You had important friends, aristocrats, maybe to compensate for the airs and graces you were lacking, trying to be more royalist than the King himself. Or perhaps trying to make that fairytale world come true, the one pursued since childhood by you two sisters: to have regular guests like Heinrich of Hesse-Kassel or the young Maria Gabriella of Savoy. To share the heights of such nobility, to be worthy. So much so that the second marriage of Vittorio with Lina, viewed by you as a “sciantosa,” a cabaret singer, chilled relations with your brother for years. In the end, affection won out. Because you were a small family that existed outside time, like a little kingdom in fables. With the servants always poised and ready, crossing the garden along excavated corridors so as not to interfere with the view of the glass veranda of the swimming pool. The first private pool built in the city. An extravagance. And one seldom used by any of you, out of excess modesty.

Not even by Nedda, who lived with you for her whole life, Gigina. She was never a burden, always a faithful companion with whom to travel, chat and shop. She loved cats, the pianoforte, painting. She had more eccentric tastes than you did, she liked contemporary art, jealously collecting it in the basement of the villa, so as not to interfere with your taste so desperately bent on achieving aristocratic elegance, so much so that a few years after the construction of the villa, as if to attenuate the modernist rigor of Portaluppi, you invited Tomaso Buzzi to “Baroquify” the interior furnishings.

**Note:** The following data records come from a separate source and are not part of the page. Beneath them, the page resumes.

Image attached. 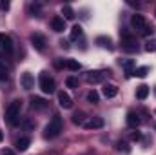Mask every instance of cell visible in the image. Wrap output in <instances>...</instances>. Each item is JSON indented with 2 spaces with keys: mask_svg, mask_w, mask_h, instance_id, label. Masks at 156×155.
I'll return each instance as SVG.
<instances>
[{
  "mask_svg": "<svg viewBox=\"0 0 156 155\" xmlns=\"http://www.w3.org/2000/svg\"><path fill=\"white\" fill-rule=\"evenodd\" d=\"M20 110H22V100H13L5 110V122L15 126L20 119Z\"/></svg>",
  "mask_w": 156,
  "mask_h": 155,
  "instance_id": "1",
  "label": "cell"
},
{
  "mask_svg": "<svg viewBox=\"0 0 156 155\" xmlns=\"http://www.w3.org/2000/svg\"><path fill=\"white\" fill-rule=\"evenodd\" d=\"M62 119L58 115H55L51 120H49V124L45 126V130H44V137L45 139H55L56 135H60V131H62Z\"/></svg>",
  "mask_w": 156,
  "mask_h": 155,
  "instance_id": "2",
  "label": "cell"
},
{
  "mask_svg": "<svg viewBox=\"0 0 156 155\" xmlns=\"http://www.w3.org/2000/svg\"><path fill=\"white\" fill-rule=\"evenodd\" d=\"M131 24H133V28H134L140 35H144V37H149V35L153 33V28L147 24V20H145L142 15H133Z\"/></svg>",
  "mask_w": 156,
  "mask_h": 155,
  "instance_id": "3",
  "label": "cell"
},
{
  "mask_svg": "<svg viewBox=\"0 0 156 155\" xmlns=\"http://www.w3.org/2000/svg\"><path fill=\"white\" fill-rule=\"evenodd\" d=\"M122 49L127 53H136L138 51V40L134 35H131L129 31L122 33Z\"/></svg>",
  "mask_w": 156,
  "mask_h": 155,
  "instance_id": "4",
  "label": "cell"
},
{
  "mask_svg": "<svg viewBox=\"0 0 156 155\" xmlns=\"http://www.w3.org/2000/svg\"><path fill=\"white\" fill-rule=\"evenodd\" d=\"M55 88H56V84H55V78L51 77L47 71H42L40 73V89L44 91V93H53L55 91Z\"/></svg>",
  "mask_w": 156,
  "mask_h": 155,
  "instance_id": "5",
  "label": "cell"
},
{
  "mask_svg": "<svg viewBox=\"0 0 156 155\" xmlns=\"http://www.w3.org/2000/svg\"><path fill=\"white\" fill-rule=\"evenodd\" d=\"M107 73L109 71H89L85 75V80L89 84H100V82H104V78L107 77Z\"/></svg>",
  "mask_w": 156,
  "mask_h": 155,
  "instance_id": "6",
  "label": "cell"
},
{
  "mask_svg": "<svg viewBox=\"0 0 156 155\" xmlns=\"http://www.w3.org/2000/svg\"><path fill=\"white\" fill-rule=\"evenodd\" d=\"M31 44L37 51H44L45 49V37L40 35V33H33L31 35Z\"/></svg>",
  "mask_w": 156,
  "mask_h": 155,
  "instance_id": "7",
  "label": "cell"
},
{
  "mask_svg": "<svg viewBox=\"0 0 156 155\" xmlns=\"http://www.w3.org/2000/svg\"><path fill=\"white\" fill-rule=\"evenodd\" d=\"M0 49H4L7 55H11V51H13V40L5 33H0Z\"/></svg>",
  "mask_w": 156,
  "mask_h": 155,
  "instance_id": "8",
  "label": "cell"
},
{
  "mask_svg": "<svg viewBox=\"0 0 156 155\" xmlns=\"http://www.w3.org/2000/svg\"><path fill=\"white\" fill-rule=\"evenodd\" d=\"M58 104H60L64 110H69V108L73 106V100H71V97H69L66 91H58Z\"/></svg>",
  "mask_w": 156,
  "mask_h": 155,
  "instance_id": "9",
  "label": "cell"
},
{
  "mask_svg": "<svg viewBox=\"0 0 156 155\" xmlns=\"http://www.w3.org/2000/svg\"><path fill=\"white\" fill-rule=\"evenodd\" d=\"M102 126H104V119H100V117H93L83 122V128H87V130H98Z\"/></svg>",
  "mask_w": 156,
  "mask_h": 155,
  "instance_id": "10",
  "label": "cell"
},
{
  "mask_svg": "<svg viewBox=\"0 0 156 155\" xmlns=\"http://www.w3.org/2000/svg\"><path fill=\"white\" fill-rule=\"evenodd\" d=\"M51 28H53V31L62 33V31L66 29V20H64L62 17H53V20H51Z\"/></svg>",
  "mask_w": 156,
  "mask_h": 155,
  "instance_id": "11",
  "label": "cell"
},
{
  "mask_svg": "<svg viewBox=\"0 0 156 155\" xmlns=\"http://www.w3.org/2000/svg\"><path fill=\"white\" fill-rule=\"evenodd\" d=\"M20 84H22L24 89H31V88L35 86V78H33L31 73H24V75L20 77Z\"/></svg>",
  "mask_w": 156,
  "mask_h": 155,
  "instance_id": "12",
  "label": "cell"
},
{
  "mask_svg": "<svg viewBox=\"0 0 156 155\" xmlns=\"http://www.w3.org/2000/svg\"><path fill=\"white\" fill-rule=\"evenodd\" d=\"M140 122H142V119H140L138 113H134V112H129V113H127V124H129L131 128H138Z\"/></svg>",
  "mask_w": 156,
  "mask_h": 155,
  "instance_id": "13",
  "label": "cell"
},
{
  "mask_svg": "<svg viewBox=\"0 0 156 155\" xmlns=\"http://www.w3.org/2000/svg\"><path fill=\"white\" fill-rule=\"evenodd\" d=\"M31 106L35 110H45L47 108V100L42 97H31Z\"/></svg>",
  "mask_w": 156,
  "mask_h": 155,
  "instance_id": "14",
  "label": "cell"
},
{
  "mask_svg": "<svg viewBox=\"0 0 156 155\" xmlns=\"http://www.w3.org/2000/svg\"><path fill=\"white\" fill-rule=\"evenodd\" d=\"M102 93H104V97L113 99V97H116L118 88H116V86H113V84H105V86H104V89H102Z\"/></svg>",
  "mask_w": 156,
  "mask_h": 155,
  "instance_id": "15",
  "label": "cell"
},
{
  "mask_svg": "<svg viewBox=\"0 0 156 155\" xmlns=\"http://www.w3.org/2000/svg\"><path fill=\"white\" fill-rule=\"evenodd\" d=\"M149 86H145V84H142V86H138L136 88V99H140V100H145L147 99V95H149Z\"/></svg>",
  "mask_w": 156,
  "mask_h": 155,
  "instance_id": "16",
  "label": "cell"
},
{
  "mask_svg": "<svg viewBox=\"0 0 156 155\" xmlns=\"http://www.w3.org/2000/svg\"><path fill=\"white\" fill-rule=\"evenodd\" d=\"M96 44L102 46V47H107V49H113V40L109 37H98L96 39Z\"/></svg>",
  "mask_w": 156,
  "mask_h": 155,
  "instance_id": "17",
  "label": "cell"
},
{
  "mask_svg": "<svg viewBox=\"0 0 156 155\" xmlns=\"http://www.w3.org/2000/svg\"><path fill=\"white\" fill-rule=\"evenodd\" d=\"M64 68H67L71 71H78L80 70V62L73 60V59H67V60H64Z\"/></svg>",
  "mask_w": 156,
  "mask_h": 155,
  "instance_id": "18",
  "label": "cell"
},
{
  "mask_svg": "<svg viewBox=\"0 0 156 155\" xmlns=\"http://www.w3.org/2000/svg\"><path fill=\"white\" fill-rule=\"evenodd\" d=\"M62 15H64V20H73L75 18V11L71 6H64L62 7Z\"/></svg>",
  "mask_w": 156,
  "mask_h": 155,
  "instance_id": "19",
  "label": "cell"
},
{
  "mask_svg": "<svg viewBox=\"0 0 156 155\" xmlns=\"http://www.w3.org/2000/svg\"><path fill=\"white\" fill-rule=\"evenodd\" d=\"M122 66H123V70H125V73H127V75H131V73L134 71V60H133V59L122 60Z\"/></svg>",
  "mask_w": 156,
  "mask_h": 155,
  "instance_id": "20",
  "label": "cell"
},
{
  "mask_svg": "<svg viewBox=\"0 0 156 155\" xmlns=\"http://www.w3.org/2000/svg\"><path fill=\"white\" fill-rule=\"evenodd\" d=\"M29 137H22V139H18L16 141V150H20V152H26L27 150V146H29Z\"/></svg>",
  "mask_w": 156,
  "mask_h": 155,
  "instance_id": "21",
  "label": "cell"
},
{
  "mask_svg": "<svg viewBox=\"0 0 156 155\" xmlns=\"http://www.w3.org/2000/svg\"><path fill=\"white\" fill-rule=\"evenodd\" d=\"M9 77V68L5 66V62L0 59V80H7Z\"/></svg>",
  "mask_w": 156,
  "mask_h": 155,
  "instance_id": "22",
  "label": "cell"
},
{
  "mask_svg": "<svg viewBox=\"0 0 156 155\" xmlns=\"http://www.w3.org/2000/svg\"><path fill=\"white\" fill-rule=\"evenodd\" d=\"M82 33H83V31H82V28H80V26H73V29H71V35H69V39L71 40H78L80 39V37H82Z\"/></svg>",
  "mask_w": 156,
  "mask_h": 155,
  "instance_id": "23",
  "label": "cell"
},
{
  "mask_svg": "<svg viewBox=\"0 0 156 155\" xmlns=\"http://www.w3.org/2000/svg\"><path fill=\"white\" fill-rule=\"evenodd\" d=\"M147 73H149V68H147V66H142V68H136V70L133 71V75H136L138 78H144L145 75H147Z\"/></svg>",
  "mask_w": 156,
  "mask_h": 155,
  "instance_id": "24",
  "label": "cell"
},
{
  "mask_svg": "<svg viewBox=\"0 0 156 155\" xmlns=\"http://www.w3.org/2000/svg\"><path fill=\"white\" fill-rule=\"evenodd\" d=\"M73 122L78 124V126H83V122H85V115H83L82 112H76V113L73 115Z\"/></svg>",
  "mask_w": 156,
  "mask_h": 155,
  "instance_id": "25",
  "label": "cell"
},
{
  "mask_svg": "<svg viewBox=\"0 0 156 155\" xmlns=\"http://www.w3.org/2000/svg\"><path fill=\"white\" fill-rule=\"evenodd\" d=\"M87 100H89V102H93V104H96V102L100 100V95L93 89V91H89V93H87Z\"/></svg>",
  "mask_w": 156,
  "mask_h": 155,
  "instance_id": "26",
  "label": "cell"
},
{
  "mask_svg": "<svg viewBox=\"0 0 156 155\" xmlns=\"http://www.w3.org/2000/svg\"><path fill=\"white\" fill-rule=\"evenodd\" d=\"M29 13L33 17H40V4H31L29 6Z\"/></svg>",
  "mask_w": 156,
  "mask_h": 155,
  "instance_id": "27",
  "label": "cell"
},
{
  "mask_svg": "<svg viewBox=\"0 0 156 155\" xmlns=\"http://www.w3.org/2000/svg\"><path fill=\"white\" fill-rule=\"evenodd\" d=\"M66 84H67V88H78V78L76 77H67V80H66Z\"/></svg>",
  "mask_w": 156,
  "mask_h": 155,
  "instance_id": "28",
  "label": "cell"
},
{
  "mask_svg": "<svg viewBox=\"0 0 156 155\" xmlns=\"http://www.w3.org/2000/svg\"><path fill=\"white\" fill-rule=\"evenodd\" d=\"M145 49L151 53V51H156V39L153 40H147V44H145Z\"/></svg>",
  "mask_w": 156,
  "mask_h": 155,
  "instance_id": "29",
  "label": "cell"
},
{
  "mask_svg": "<svg viewBox=\"0 0 156 155\" xmlns=\"http://www.w3.org/2000/svg\"><path fill=\"white\" fill-rule=\"evenodd\" d=\"M0 9H2V11H7V9H9V2H7V0H2V2H0Z\"/></svg>",
  "mask_w": 156,
  "mask_h": 155,
  "instance_id": "30",
  "label": "cell"
},
{
  "mask_svg": "<svg viewBox=\"0 0 156 155\" xmlns=\"http://www.w3.org/2000/svg\"><path fill=\"white\" fill-rule=\"evenodd\" d=\"M118 150H123V152H129V146H127V142H118Z\"/></svg>",
  "mask_w": 156,
  "mask_h": 155,
  "instance_id": "31",
  "label": "cell"
},
{
  "mask_svg": "<svg viewBox=\"0 0 156 155\" xmlns=\"http://www.w3.org/2000/svg\"><path fill=\"white\" fill-rule=\"evenodd\" d=\"M24 126H26V130H31V128H35V122H31V120H24Z\"/></svg>",
  "mask_w": 156,
  "mask_h": 155,
  "instance_id": "32",
  "label": "cell"
},
{
  "mask_svg": "<svg viewBox=\"0 0 156 155\" xmlns=\"http://www.w3.org/2000/svg\"><path fill=\"white\" fill-rule=\"evenodd\" d=\"M131 139H133V141H140V139H142V135H140L138 131H133V133H131Z\"/></svg>",
  "mask_w": 156,
  "mask_h": 155,
  "instance_id": "33",
  "label": "cell"
},
{
  "mask_svg": "<svg viewBox=\"0 0 156 155\" xmlns=\"http://www.w3.org/2000/svg\"><path fill=\"white\" fill-rule=\"evenodd\" d=\"M4 155H15V152L13 150H9V148H4V152H2Z\"/></svg>",
  "mask_w": 156,
  "mask_h": 155,
  "instance_id": "34",
  "label": "cell"
},
{
  "mask_svg": "<svg viewBox=\"0 0 156 155\" xmlns=\"http://www.w3.org/2000/svg\"><path fill=\"white\" fill-rule=\"evenodd\" d=\"M2 139H4V135H2V131H0V141H2Z\"/></svg>",
  "mask_w": 156,
  "mask_h": 155,
  "instance_id": "35",
  "label": "cell"
},
{
  "mask_svg": "<svg viewBox=\"0 0 156 155\" xmlns=\"http://www.w3.org/2000/svg\"><path fill=\"white\" fill-rule=\"evenodd\" d=\"M154 95H156V86H154Z\"/></svg>",
  "mask_w": 156,
  "mask_h": 155,
  "instance_id": "36",
  "label": "cell"
}]
</instances>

You crossed the century unscathed, indifferent to novelties. You left the villa when Alessandro Pavolini transformed it into the command center of the Republic of Salò. It was then occupied by the English and finally became the residence of the consul of the Netherlands. When you returned you behaved as if nothing had happened. The usual dinners for a few close acquaintances, the usual trips to Monte Carlo or around Europe. Work for you, Nene, fashion magazines for you, Gigina. The world was being transformed, the city had become infinite. Villa Necchi Campiglio remained immobile, identical to your youthful dream. A safe haven, a garden of delights.

When, at the end of your days, you looked back on it all, without your husband, without your sister, you were afraid everything would be lost. You had no heirs, Gigina… what would happen to your creation, so well cared for, so well loved? What would become of that world outside the world, outside time, in an era that forgets its past with such haste? But you were mistaken, Gigina. Your home, your little kingdom of luxury and discretion, has found its heirs, the most obvious ones, the most natural. Your villa is now the home of all the children of Milan, exactly as you always were, once you had decided to become Milanese, on that foggy night almost one century ago.